SUPPLIED PASSAGE.
+ + + +

Not a problem here. It's Cronkletta's birthday today as well. The kids are pretty good; they always remind me.


----------



## dalspa (Jul 1, 2008)

Many years ago I forgot to give my wife her birthday card and present before I went off to work (she was still asleep). This was long before mobile phones, so couldn't contact her during the day to wish her a happy birthday. When I got home it was evening time and so gave her the card and present. She said the day was nearly over and so don't bother next time.
So, the next year, being the obedient husband I didn't get her anything. Didn't go down very well. Damned if you do, damned if you don't. :?  :lol: 
DavidL


----------



## tugboat (Sep 14, 2013)

I've never understood why women are so touchy about such stuff.

Only joking. I regularly used to send a bunch of dandelions via Interflora when I was away. Romantic fool that I used to be! :roll:


----------



## GEMMY (Jun 19, 2006)

Following the cuddly toy, I even treated her to a McD , and this morning to a Greggs bacon sarnie and coffee, she's a lucky girl, no expense spared :lol: 

tony


----------



## aldra (Jul 2, 2009)

My grandson (7) came yesterday from school so pleased with himself

"I gave a Valentine card to a girl in my class and she said yes  "

:lol: :lol: 

Aldra


----------



## Jimblob44 (Oct 26, 2013)

I never forget to get the Daughter of Darkness a card, I wouldn't dare forget :evil: 

She, however, has never got me a valentines card  

Jim.


----------



## Spacerunner (Mar 18, 2006)

SAVED!!

Picked a sprig of almond blossom from a roadside tree while the dog was having her morning crap.
She thought it was so romantic! :roll:


----------



## Pollydoodle (Aug 18, 2005)

Someone in our house forgot!! he's paying the price now though :twisted: :lol: 

I shouldnt grumble, (I didnt really) It is the first time in 50 + years and he does have a memory problem. Instead of the usual bucket of flowers, I bought (him paying) a plant for the garden so I'm quite happy. we are having a nice meal tonight though - me cooking!!


----------



## barryd (May 9, 2008)

I just photoshopped all mine on the Puter and emailed them. Well who the hell uses snail mail these days or paper and card? :roll: 

Im still in the dog house though as the flipping ISP's email system has gone down so they havent been delivered!! I have had to put them on a server but Mrs D has done a Flounce now and is too busy to look at them. Bugger.

I have a plan B though. There is a squeeky kitchen door which needs fixing. I have been building up to it for weeks and have decided today to push the boat out and find the WD40 and cure it. I know how to treat a girl.  Do you think its too much though? She might think Ive been "up to something". 8O


----------



## peejay (May 10, 2005)

> *Spacerunner wrote:-* Picked a sprig of almond blossom from a roadside tree while the dog was having her morning crap.


You old smoothie you :lol:

Pete


----------



## Spacerunner (Mar 18, 2006)

+ + + +

JOBS.
1/ Answer from the forum thread:
(a) What did Spacerunner pick from a roadside tree?
(b) What did Pollydoodle buy instead of the usual bucket of flowers?
(c) How old is aldra's grandson?
2/ Do these statements agree with the forum thread? Answer yes or no for each, and quote the words that decide it.
(a) dalspa gave his wife her birthday card and present before leaving for work.
(b) barryd's emailed cards reached their recipient.
(c) tugboat used to send dandelions through Interflora.
The listing that comes next has no connection to the forum thread.

Stored items
+ + + +

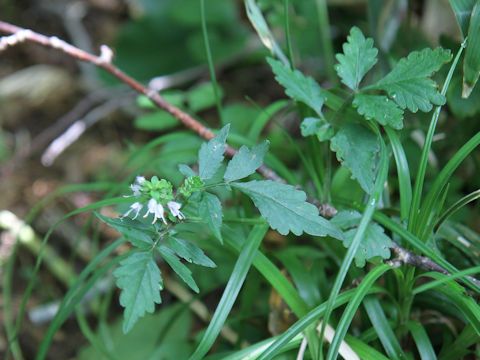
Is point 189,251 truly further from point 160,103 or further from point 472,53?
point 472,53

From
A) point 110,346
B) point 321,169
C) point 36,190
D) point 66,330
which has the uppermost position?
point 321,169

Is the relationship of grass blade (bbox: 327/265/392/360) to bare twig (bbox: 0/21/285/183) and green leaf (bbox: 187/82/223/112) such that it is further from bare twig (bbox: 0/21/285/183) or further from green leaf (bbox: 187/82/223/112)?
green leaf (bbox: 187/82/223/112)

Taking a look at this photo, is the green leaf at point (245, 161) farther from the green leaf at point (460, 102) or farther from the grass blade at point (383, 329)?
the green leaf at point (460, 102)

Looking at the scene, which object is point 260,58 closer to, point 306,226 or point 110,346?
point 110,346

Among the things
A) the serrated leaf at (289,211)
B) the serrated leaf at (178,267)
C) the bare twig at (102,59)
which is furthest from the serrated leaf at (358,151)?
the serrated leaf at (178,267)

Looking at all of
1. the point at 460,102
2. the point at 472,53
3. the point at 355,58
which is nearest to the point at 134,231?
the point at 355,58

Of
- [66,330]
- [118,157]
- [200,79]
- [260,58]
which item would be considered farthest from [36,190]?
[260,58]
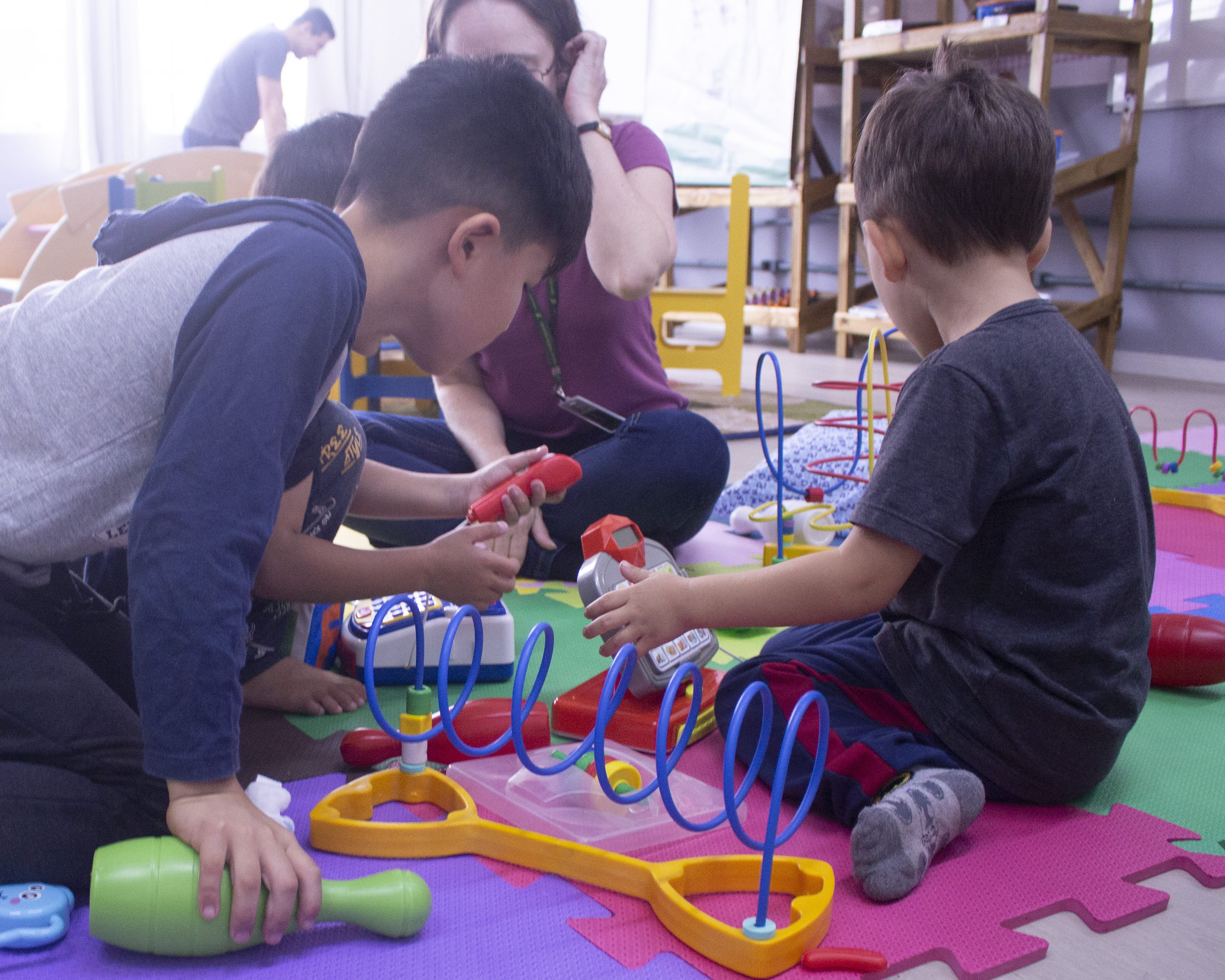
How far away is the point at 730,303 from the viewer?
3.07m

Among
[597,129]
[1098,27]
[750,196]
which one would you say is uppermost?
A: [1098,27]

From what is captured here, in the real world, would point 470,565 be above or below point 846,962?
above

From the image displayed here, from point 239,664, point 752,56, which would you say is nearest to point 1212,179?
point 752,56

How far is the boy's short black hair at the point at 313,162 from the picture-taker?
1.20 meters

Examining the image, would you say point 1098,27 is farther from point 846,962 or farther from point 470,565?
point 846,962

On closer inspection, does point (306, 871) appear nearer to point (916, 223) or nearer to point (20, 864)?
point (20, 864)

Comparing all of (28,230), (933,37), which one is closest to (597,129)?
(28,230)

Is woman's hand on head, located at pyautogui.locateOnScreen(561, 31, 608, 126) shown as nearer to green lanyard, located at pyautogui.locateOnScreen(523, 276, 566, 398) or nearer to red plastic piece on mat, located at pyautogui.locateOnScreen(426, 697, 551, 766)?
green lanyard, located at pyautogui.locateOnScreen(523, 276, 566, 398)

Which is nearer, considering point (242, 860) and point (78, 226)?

+ + + +

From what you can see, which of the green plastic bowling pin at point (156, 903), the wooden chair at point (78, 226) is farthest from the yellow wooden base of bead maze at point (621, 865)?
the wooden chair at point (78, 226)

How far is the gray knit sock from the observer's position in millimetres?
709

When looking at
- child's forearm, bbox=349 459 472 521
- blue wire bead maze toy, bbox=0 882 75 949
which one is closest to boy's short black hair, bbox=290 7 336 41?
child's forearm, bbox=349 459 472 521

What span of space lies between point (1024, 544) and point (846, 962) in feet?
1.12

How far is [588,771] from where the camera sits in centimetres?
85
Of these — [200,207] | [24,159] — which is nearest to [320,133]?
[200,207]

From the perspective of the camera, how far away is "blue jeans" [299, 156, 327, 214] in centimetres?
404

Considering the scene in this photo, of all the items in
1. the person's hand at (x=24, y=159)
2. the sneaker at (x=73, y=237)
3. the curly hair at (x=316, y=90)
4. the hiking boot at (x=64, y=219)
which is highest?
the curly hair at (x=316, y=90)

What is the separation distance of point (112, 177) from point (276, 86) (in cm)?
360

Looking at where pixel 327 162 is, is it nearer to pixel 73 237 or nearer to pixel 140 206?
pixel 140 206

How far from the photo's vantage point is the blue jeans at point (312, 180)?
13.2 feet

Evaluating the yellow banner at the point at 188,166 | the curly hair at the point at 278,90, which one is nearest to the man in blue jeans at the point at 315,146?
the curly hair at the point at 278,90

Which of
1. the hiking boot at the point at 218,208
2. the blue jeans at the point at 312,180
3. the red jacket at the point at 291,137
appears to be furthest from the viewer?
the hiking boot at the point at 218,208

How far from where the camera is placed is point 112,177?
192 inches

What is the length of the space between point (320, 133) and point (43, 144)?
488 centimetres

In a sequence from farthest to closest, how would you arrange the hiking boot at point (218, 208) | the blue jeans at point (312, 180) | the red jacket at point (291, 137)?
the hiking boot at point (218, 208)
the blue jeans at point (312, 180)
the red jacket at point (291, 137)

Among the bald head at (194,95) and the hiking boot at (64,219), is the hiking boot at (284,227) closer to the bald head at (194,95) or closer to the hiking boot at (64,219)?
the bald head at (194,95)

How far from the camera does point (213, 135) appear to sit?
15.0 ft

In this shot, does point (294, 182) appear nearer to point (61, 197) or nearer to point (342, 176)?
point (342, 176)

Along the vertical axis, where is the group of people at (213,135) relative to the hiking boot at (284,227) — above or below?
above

+ + + +

RESULTS OF THE EXERCISE.
1/
(a) A sprig of almond blossom.
(b) A plant for the garden.
(c) Seven.

2/
(a) No: "I forgot to give my wife her birthday card and present before I went off to work"
(b) No: "they havent been delivered!!"
(c) Yes: "I regularly used to send a bunch of dandelions via Interflora when I was away."